We were delighted to hear a loon echo through the silence. It seems like a long time since we have heard the distinctive call of this beautiful bird. Ken called back ... it seemed to be answered. But the loon decided that we were suspicious characters; dived and was gone. 

Ken decided to have some fun with the dinghy and did a speed test using the GPS. He attained a top speed of 13 knots and came back with a big smile on his face. Not bad for an 11 foot dinghy with a 6 hp Yamaha. After a leisurely lunch we decided to move along to another location which will provide better protection in the forecasted gales starting tonight or tomorrow from the south.

We motor through lovely scenery for an hour and enter St Georges Bay.

We are almost to the end of the bay when Ken spots what appears to be a small bay of water separated from the larger bay by a low grassy bank on the west shore. It is protected on the east, north and west by land and on the south by the low bank. Looks like a good place to be in a gale. As we motor closer, we are incredulous to see a sturdy dock with even a bench to sit on. There is a large weathered sailboat up on a wooden cradle sitting on shore close to the dock. Is the water deep enough?  It was too good to be true...as we cautiously drifted into the dock we had about two feet of water below our keel.
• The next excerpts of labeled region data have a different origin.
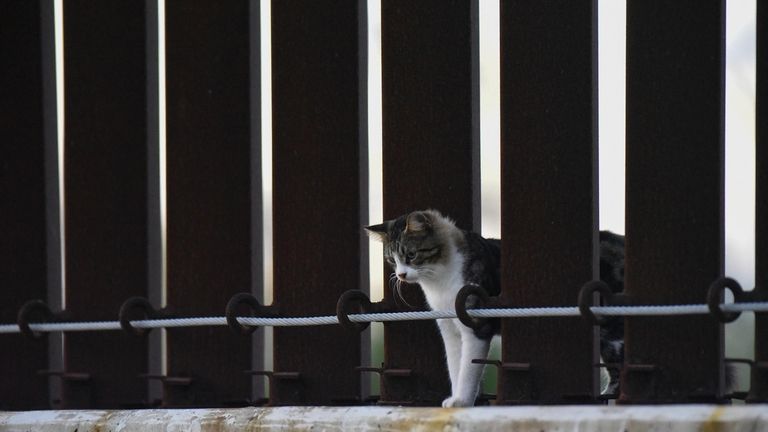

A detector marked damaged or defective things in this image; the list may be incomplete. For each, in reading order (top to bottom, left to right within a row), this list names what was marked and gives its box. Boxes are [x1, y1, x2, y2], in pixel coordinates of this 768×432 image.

rusted metal post [0, 0, 55, 412]
rusted metal post [61, 0, 152, 408]
rusted metal post [164, 0, 256, 406]
rusted metal post [270, 0, 366, 404]
rusted metal post [380, 0, 480, 404]
rusted metal post [498, 0, 600, 404]
rusted metal post [624, 0, 728, 404]
rusted metal post [752, 0, 768, 404]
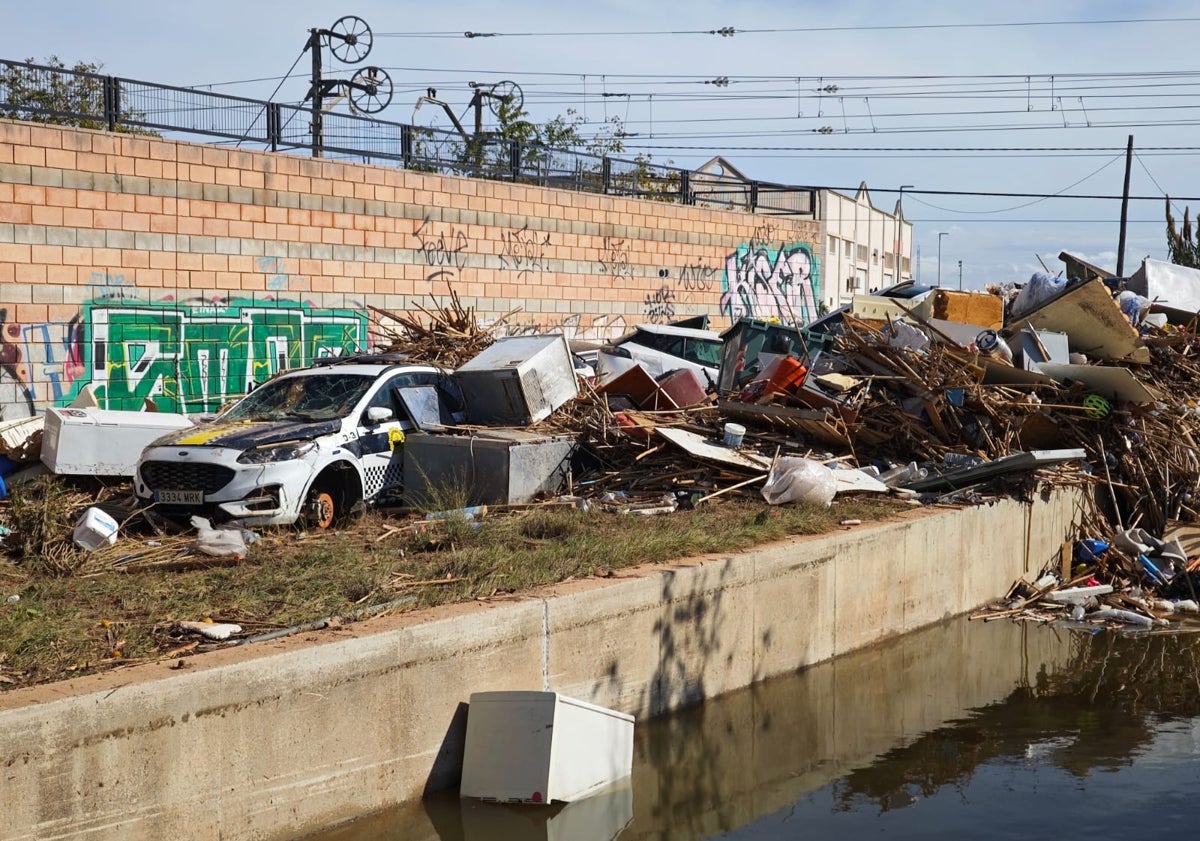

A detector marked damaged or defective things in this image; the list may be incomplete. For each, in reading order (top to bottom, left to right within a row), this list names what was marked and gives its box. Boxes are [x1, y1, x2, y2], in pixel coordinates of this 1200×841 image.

cracked windshield [223, 374, 374, 422]
damaged car hood [151, 417, 343, 448]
This was fine as there is little tide in this part of the Bras D'or lakes.

We tie up, pleased to have found such a protected place when we needed one. Chelsey is on the dock and ashore in short order. We are also delighted to walk ashore, sit on the bench and just enjoy the view. We take a bunch of pictures. The boat sits quietly at dock. As night falls, the temperature plummets to 8 degrees, so Ken starts the engine to warm up the boat. An early night.

Thursday, September 29, 2005

St Georges Bay, Bras D'Or Lakes, Cape Breton, Nova Scotia

It is very cold this morning and the motor goes on to quickly warm us up.  The ceiling in the forepeak has a lot of condensation that dripped down onto the V berth. Ken chose to sleep in the main cabin and didn't have to contend with that problem. The sun is shining, but the forecast is for strong winds today and gale force winds overnight. We will certainly stay where we are. The wind builds and by noon is blowing 20 to 22 knots.
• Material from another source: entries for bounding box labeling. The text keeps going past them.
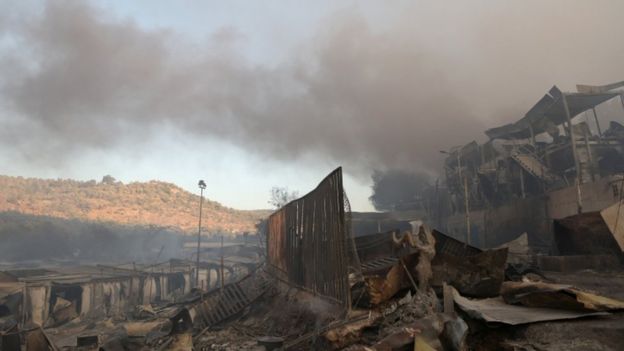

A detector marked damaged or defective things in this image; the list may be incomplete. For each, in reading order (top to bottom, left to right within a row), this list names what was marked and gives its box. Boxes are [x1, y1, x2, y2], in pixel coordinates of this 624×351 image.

burned metal sheet [266, 167, 352, 306]
burned wooden fence [266, 168, 352, 308]
charred debris [3, 82, 624, 350]
burned metal sheet [450, 288, 608, 328]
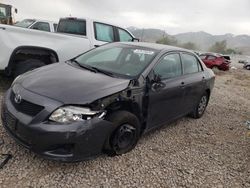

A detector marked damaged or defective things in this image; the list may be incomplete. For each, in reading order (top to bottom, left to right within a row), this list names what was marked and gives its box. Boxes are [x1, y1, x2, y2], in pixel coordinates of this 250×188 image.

crumpled front bumper [0, 88, 114, 162]
broken headlight [49, 106, 106, 124]
damaged black car [0, 43, 215, 162]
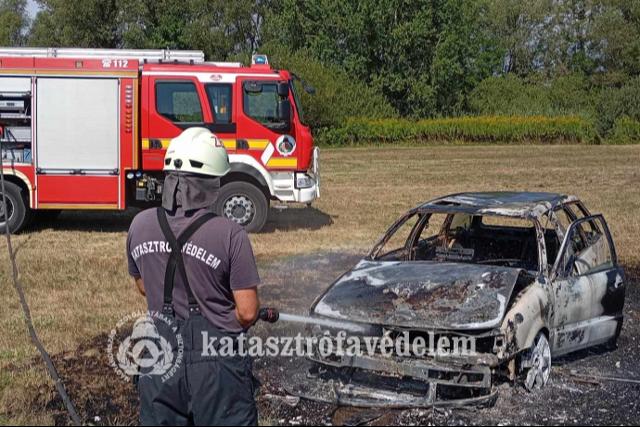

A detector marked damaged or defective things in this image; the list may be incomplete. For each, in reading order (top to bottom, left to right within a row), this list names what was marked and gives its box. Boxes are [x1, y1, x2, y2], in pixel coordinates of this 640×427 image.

burnt car tire [0, 181, 31, 234]
burnt car tire [212, 181, 268, 234]
burnt car roof [418, 193, 576, 221]
burnt car interior [378, 212, 552, 272]
burnt car hood [312, 260, 524, 332]
burnt car [292, 193, 628, 408]
charred car body panel [296, 192, 624, 410]
burnt car door [548, 216, 624, 356]
burnt car wheel [520, 332, 552, 392]
burnt car tire [520, 332, 552, 392]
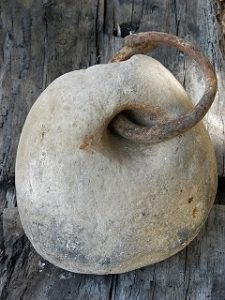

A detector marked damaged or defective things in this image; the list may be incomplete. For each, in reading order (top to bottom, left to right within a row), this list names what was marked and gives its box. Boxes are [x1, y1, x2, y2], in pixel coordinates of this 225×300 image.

rusty metal ring [110, 31, 217, 144]
rust on ring [110, 31, 217, 144]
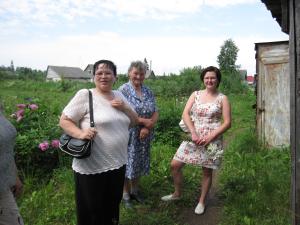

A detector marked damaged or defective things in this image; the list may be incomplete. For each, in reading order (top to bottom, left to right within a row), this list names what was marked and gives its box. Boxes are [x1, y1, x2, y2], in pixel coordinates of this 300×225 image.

Ken spends part of the morning editing this journal, as usual. The computer gets handed back and forth, as each of us add bits and pieces before it's a print. After lunch, Chelsey and I go for a walk up a rugged road nearby and I see some deer tracks. The road ends at a wooden gate where the road ends at a road running across it.  

We follow this to a cluster of pretty cottages complete with flower beds and lawns. They sit on a high bluff looking out over the wind blown water. White foam crests the small navy blue waves as the wind whips up the water. Back at the boat, I spend the afternoon working on this journal. Later, Ken also takes Chelsey for the same walk. The wind continues to blow about 16 knots, but the gusts are up to 26 knots. The weather forecast continues to talk about gale force winds and in some areas...storm force...45-55 knots. We can't find a forecast for the inland waters of the Bras D'Ors but expect the wind to possibly get up to 40 knots in here. We are tied securely and should be OK. The surround continues to be steady and strong in the gusts.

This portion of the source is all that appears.